Na verdade, fez Jesus diante dos discípulos muitos outros sinais que
não estão escritos neste livro. Estes, porém, foram registrados para que
creiais que Jesus é o Cristo, o Filho de Deus, e para que, crendo,
tenhais vida em seu nome. (João 20.30-31)
Percebe?

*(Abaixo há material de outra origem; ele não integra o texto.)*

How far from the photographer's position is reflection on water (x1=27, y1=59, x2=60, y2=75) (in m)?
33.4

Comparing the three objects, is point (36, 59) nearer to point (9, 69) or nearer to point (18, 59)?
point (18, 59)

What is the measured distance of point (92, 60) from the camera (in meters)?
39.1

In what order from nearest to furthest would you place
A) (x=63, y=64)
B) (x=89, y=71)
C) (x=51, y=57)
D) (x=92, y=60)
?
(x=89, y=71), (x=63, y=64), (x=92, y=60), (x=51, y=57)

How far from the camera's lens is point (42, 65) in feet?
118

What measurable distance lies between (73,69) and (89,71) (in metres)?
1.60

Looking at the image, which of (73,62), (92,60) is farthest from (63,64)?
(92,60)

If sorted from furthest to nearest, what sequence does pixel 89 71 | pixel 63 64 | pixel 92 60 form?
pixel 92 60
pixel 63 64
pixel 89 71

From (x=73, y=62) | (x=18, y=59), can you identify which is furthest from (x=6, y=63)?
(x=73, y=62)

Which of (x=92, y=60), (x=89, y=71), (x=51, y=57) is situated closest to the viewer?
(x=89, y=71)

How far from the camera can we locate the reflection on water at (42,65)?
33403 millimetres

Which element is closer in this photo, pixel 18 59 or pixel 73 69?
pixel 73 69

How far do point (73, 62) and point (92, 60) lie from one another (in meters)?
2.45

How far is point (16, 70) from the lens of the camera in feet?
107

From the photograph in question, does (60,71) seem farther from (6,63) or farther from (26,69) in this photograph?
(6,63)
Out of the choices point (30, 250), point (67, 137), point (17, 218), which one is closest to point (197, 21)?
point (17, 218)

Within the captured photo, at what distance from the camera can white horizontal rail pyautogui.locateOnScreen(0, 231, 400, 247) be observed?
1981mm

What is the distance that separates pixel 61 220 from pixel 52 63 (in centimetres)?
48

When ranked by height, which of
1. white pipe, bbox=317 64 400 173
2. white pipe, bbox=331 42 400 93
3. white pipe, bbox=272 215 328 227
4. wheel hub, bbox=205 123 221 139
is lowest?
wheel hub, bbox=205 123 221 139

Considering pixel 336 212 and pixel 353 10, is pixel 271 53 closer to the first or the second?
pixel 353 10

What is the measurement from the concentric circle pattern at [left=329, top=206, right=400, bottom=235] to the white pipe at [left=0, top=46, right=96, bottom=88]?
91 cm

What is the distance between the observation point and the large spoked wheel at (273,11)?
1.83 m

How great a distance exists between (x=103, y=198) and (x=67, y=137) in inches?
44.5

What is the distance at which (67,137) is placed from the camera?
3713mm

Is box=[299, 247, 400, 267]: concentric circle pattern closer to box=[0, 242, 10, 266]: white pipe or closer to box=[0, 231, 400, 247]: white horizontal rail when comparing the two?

Novamente, ele não escreve uma obra de ficção; ele realmente
quer que as pessoas creiam que Jesus é o Cristo, o que significa que deseja que
acreditemos que as coisas que ele escreveu em seu livro realmente
aconteceram. Em outro lugar, João também fala de sua intenção ao escrever:
O que era desde o princípio, o que temos ouvido, o que temos visto
com nossos próprios olhos, o que contemplamos e nossas mãos
apalparam, com respeito ao Verbo da vida. O que temos visto e ouvido
anunciamos também a vós outros, para que vós, igualmente,
mantenhais comunhão conosco. Ora, a nossa comunhão é com o Pai e
com seu Filho, Jesus Cristo (1 João 1.1, 3).

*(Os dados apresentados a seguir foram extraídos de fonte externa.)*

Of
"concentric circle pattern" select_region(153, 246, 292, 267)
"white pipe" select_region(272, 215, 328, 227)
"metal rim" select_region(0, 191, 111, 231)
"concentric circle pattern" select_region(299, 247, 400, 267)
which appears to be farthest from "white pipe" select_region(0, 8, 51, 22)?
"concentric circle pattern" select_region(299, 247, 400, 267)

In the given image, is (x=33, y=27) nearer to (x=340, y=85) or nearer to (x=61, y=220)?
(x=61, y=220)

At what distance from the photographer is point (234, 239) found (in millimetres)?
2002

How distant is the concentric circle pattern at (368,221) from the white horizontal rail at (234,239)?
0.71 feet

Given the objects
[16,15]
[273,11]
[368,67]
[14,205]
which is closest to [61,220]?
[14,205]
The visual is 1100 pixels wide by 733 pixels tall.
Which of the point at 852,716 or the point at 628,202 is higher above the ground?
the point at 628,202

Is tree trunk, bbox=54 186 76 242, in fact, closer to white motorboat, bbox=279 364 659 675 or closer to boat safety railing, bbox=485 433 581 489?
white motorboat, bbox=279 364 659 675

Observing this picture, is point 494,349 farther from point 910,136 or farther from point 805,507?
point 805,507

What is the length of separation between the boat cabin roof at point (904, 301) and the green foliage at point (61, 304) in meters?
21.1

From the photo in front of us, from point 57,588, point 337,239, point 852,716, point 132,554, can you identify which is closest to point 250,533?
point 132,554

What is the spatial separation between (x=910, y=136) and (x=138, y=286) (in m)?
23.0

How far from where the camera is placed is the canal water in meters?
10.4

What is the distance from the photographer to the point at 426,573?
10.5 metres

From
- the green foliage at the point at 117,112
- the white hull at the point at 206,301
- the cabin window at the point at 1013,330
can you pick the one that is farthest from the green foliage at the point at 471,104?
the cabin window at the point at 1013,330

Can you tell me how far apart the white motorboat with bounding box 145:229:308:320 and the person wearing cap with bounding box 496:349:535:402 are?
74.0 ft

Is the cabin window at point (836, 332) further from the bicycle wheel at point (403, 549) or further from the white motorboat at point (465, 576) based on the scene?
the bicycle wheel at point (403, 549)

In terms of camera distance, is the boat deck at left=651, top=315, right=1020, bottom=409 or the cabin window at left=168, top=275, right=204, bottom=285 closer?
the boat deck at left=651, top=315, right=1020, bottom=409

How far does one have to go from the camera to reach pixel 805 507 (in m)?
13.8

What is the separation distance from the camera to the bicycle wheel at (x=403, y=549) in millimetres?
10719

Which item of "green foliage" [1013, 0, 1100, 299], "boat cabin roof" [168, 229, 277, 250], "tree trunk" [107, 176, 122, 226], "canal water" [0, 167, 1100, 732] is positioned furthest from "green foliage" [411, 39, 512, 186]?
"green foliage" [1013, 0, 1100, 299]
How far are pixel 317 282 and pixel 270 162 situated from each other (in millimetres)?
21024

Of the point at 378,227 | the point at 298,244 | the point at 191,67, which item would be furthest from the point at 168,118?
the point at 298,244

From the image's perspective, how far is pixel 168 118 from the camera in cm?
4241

Dá para ver? A última coisa que João intenta que alguém diga em resposta
a seus livros é: “Ah, esse João, que bom contador de histórias ele é! Ele
realmente devia conseguir um bom contrato para seus livros!”. Não, ele deseja
que saibamos que, real e verdadeiramente, ele viu, ouviu e até mesmo tocou
em algumas coisas e as experimentou, e agora as está proclamando a nós. Pelo
menos no que tange à sua intenção declarada, João não escreve ficção ou
lendas; ele realmente deseja que creiamos no que está dizendo.
Além dessas declarações faladas sobre sua intenção, os autores bíblicos
também dão outras indicações de que desejam que creiamos no que escrevem.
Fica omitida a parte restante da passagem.